# SHORT PROBLEM
Copy the data word for word, starting at the line that contains "In this photo here, what" and going through the end of the data, and leave the pictures out.

— BEGIN PROVIDED DATA —

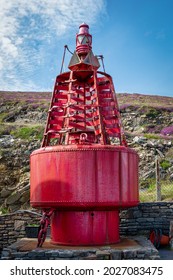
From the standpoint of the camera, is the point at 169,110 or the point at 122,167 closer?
the point at 122,167

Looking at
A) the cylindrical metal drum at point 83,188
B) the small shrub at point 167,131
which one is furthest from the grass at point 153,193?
the small shrub at point 167,131

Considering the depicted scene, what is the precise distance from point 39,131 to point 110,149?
17231 mm

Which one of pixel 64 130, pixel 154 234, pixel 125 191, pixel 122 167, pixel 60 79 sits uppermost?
pixel 60 79

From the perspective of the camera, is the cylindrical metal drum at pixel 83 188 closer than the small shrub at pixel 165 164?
Yes

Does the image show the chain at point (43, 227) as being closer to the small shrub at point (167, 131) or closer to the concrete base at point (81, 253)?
the concrete base at point (81, 253)

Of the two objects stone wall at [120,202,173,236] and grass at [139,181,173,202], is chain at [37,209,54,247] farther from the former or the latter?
grass at [139,181,173,202]

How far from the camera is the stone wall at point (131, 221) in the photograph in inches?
517

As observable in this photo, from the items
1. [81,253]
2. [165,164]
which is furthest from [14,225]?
[165,164]

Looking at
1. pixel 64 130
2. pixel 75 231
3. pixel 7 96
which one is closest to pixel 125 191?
pixel 75 231

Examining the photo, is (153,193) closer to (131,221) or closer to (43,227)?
(131,221)

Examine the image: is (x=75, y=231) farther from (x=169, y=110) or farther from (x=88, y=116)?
(x=169, y=110)

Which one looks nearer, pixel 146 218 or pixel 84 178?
pixel 84 178

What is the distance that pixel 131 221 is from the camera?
13.4m

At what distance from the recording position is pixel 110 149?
10.2 meters
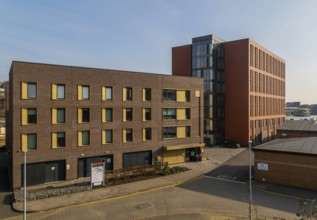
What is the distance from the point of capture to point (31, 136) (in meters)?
26.0

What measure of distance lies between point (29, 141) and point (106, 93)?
1012 centimetres

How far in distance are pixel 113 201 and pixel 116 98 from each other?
1372 centimetres

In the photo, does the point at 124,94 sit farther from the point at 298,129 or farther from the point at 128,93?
the point at 298,129

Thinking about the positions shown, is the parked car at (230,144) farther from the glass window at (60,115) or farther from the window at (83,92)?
the glass window at (60,115)

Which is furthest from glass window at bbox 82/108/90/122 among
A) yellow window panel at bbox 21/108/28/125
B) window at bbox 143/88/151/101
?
window at bbox 143/88/151/101

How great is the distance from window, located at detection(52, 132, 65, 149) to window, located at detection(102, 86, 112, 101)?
21.4 ft

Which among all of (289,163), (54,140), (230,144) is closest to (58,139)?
(54,140)

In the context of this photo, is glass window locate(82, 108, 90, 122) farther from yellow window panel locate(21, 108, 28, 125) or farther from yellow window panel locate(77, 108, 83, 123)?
yellow window panel locate(21, 108, 28, 125)

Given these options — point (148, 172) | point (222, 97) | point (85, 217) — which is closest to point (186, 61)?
point (222, 97)

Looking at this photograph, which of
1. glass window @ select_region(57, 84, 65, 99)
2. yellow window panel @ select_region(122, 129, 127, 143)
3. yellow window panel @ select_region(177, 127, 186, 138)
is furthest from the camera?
yellow window panel @ select_region(177, 127, 186, 138)

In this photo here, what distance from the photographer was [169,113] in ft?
121

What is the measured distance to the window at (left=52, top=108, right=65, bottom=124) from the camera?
27281 mm

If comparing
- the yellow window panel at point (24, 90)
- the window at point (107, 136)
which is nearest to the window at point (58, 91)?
the yellow window panel at point (24, 90)

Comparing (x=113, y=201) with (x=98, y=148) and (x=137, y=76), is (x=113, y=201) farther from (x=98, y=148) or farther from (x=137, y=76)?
(x=137, y=76)
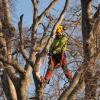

— END PROVIDED DATA —

# SOLVED PROBLEM
In this photo here, what distance from the photographer was [169,113] in ft?
121

What is the measured distance to the window at (left=52, top=108, right=65, bottom=124) from the camera?
27281 mm

If comparing
- the yellow window panel at point (24, 90)
- the window at point (107, 136)
which is nearest to the window at point (58, 91)?
the yellow window panel at point (24, 90)

Comparing (x=113, y=201) with (x=98, y=148) and (x=137, y=76), is (x=113, y=201) farther from (x=98, y=148) or farther from (x=137, y=76)?
(x=137, y=76)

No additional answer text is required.